* Work item
Copy out the data below, all of it, exactly.

Stored items:
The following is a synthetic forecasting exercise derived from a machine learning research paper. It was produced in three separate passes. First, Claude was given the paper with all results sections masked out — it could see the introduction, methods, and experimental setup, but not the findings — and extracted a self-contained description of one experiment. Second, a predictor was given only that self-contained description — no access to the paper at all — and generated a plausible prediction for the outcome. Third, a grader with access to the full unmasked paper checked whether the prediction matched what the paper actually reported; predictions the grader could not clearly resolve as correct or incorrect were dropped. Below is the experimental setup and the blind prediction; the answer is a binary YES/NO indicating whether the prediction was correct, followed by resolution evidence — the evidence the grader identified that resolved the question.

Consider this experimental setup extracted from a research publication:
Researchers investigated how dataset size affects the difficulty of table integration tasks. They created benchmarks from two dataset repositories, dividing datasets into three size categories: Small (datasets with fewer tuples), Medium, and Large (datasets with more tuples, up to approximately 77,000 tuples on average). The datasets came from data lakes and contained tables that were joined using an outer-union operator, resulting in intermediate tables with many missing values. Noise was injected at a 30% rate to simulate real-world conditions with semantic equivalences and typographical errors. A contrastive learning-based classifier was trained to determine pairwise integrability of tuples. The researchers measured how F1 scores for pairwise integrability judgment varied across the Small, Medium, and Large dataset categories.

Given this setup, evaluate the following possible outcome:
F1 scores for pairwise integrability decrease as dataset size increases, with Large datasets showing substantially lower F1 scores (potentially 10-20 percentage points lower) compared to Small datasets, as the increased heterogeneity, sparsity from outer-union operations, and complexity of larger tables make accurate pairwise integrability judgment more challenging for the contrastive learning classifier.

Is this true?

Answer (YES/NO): NO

* Reply to the exercise
The following is a synthetic forecasting exercise derived from a machine learning research paper. It was produced in three separate passes. First, Claude was given the paper with all results sections masked out — it could see the introduction, methods, and experimental setup, but not the findings — and extracted a self-contained description of one experiment. Second, a predictor was given only that self-contained description — no access to the paper at all — and generated a plausible prediction for the outcome. Third, a grader with access to the full unmasked paper checked whether the prediction matched what the paper actually reported; predictions the grader could not clearly resolve as correct or incorrect were dropped. Below is the experimental setup and the blind prediction; the answer is a binary YES/NO indicating whether the prediction was correct, followed by resolution evidence — the evidence the grader identified that resolved the question.

Consider this experimental setup extracted from a research publication:
Researchers investigated how dataset size affects the difficulty of table integration tasks. They created benchmarks from two dataset repositories, dividing datasets into three size categories: Small (datasets with fewer tuples), Medium, and Large (datasets with more tuples, up to approximately 77,000 tuples on average). The datasets came from data lakes and contained tables that were joined using an outer-union operator, resulting in intermediate tables with many missing values. Noise was injected at a 30% rate to simulate real-world conditions with semantic equivalences and typographical errors. A contrastive learning-based classifier was trained to determine pairwise integrability of tuples. The researchers measured how F1 scores for pairwise integrability judgment varied across the Small, Medium, and Large dataset categories.

Given this setup, evaluate the following possible outcome:
F1 scores for pairwise integrability decrease as dataset size increases, with Large datasets showing substantially lower F1 scores (potentially 10-20 percentage points lower) compared to Small datasets, as the increased heterogeneity, sparsity from outer-union operations, and complexity of larger tables make accurate pairwise integrability judgment more challenging for the contrastive learning classifier.

Is this true?

Answer (YES/NO): NO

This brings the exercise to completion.